== Segment start ==

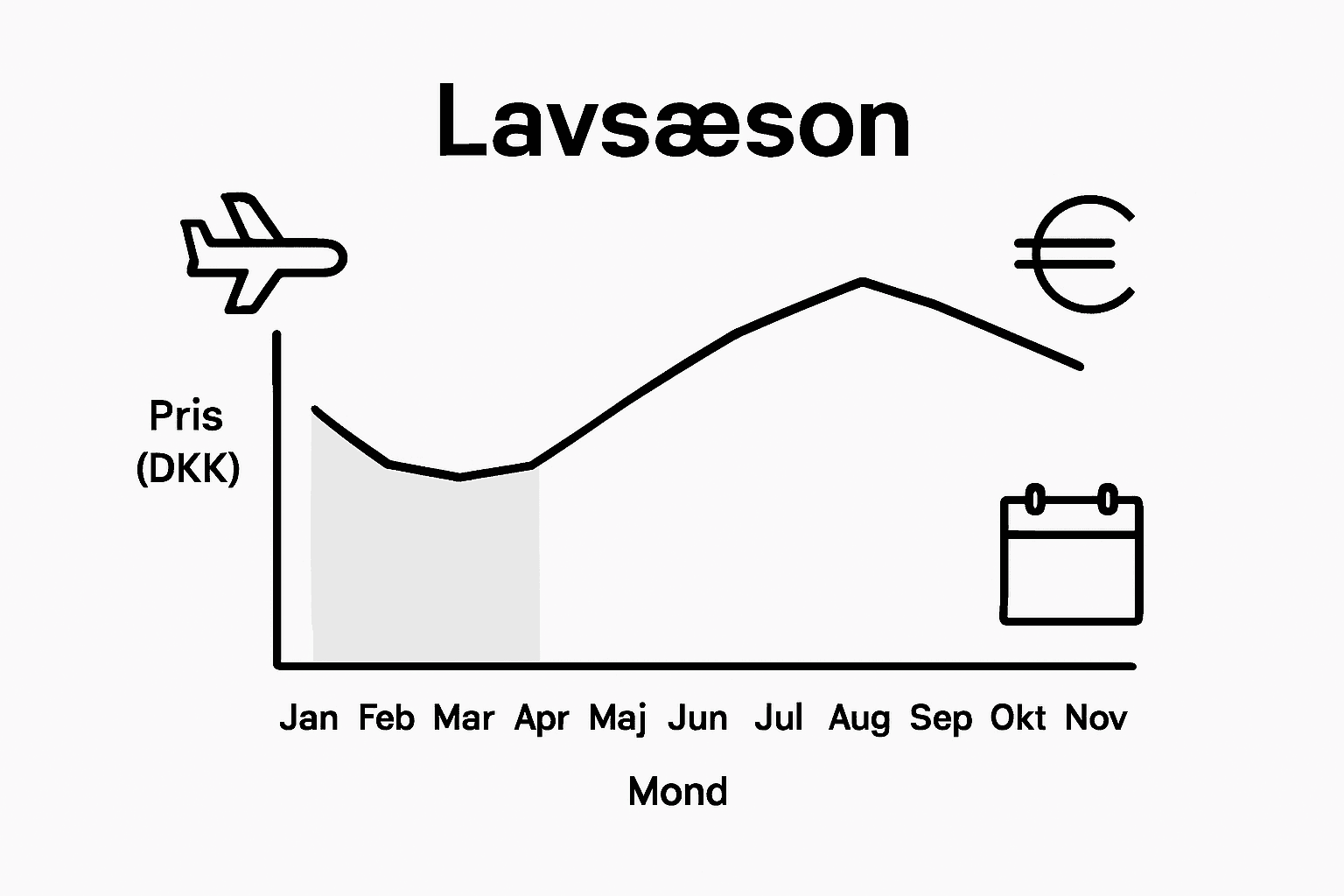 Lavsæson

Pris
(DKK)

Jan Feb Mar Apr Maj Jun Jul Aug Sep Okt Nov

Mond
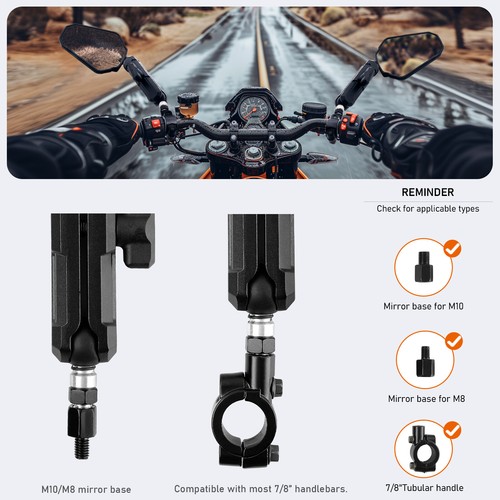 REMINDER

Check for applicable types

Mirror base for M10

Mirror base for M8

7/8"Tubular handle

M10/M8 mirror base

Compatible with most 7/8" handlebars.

== Segment end ==

- [Problem details] Copy each line of the material where "base" is found.

- [Solution for this task]
Mirror base for M10
Mirror base for M8
M10/M8 mirror base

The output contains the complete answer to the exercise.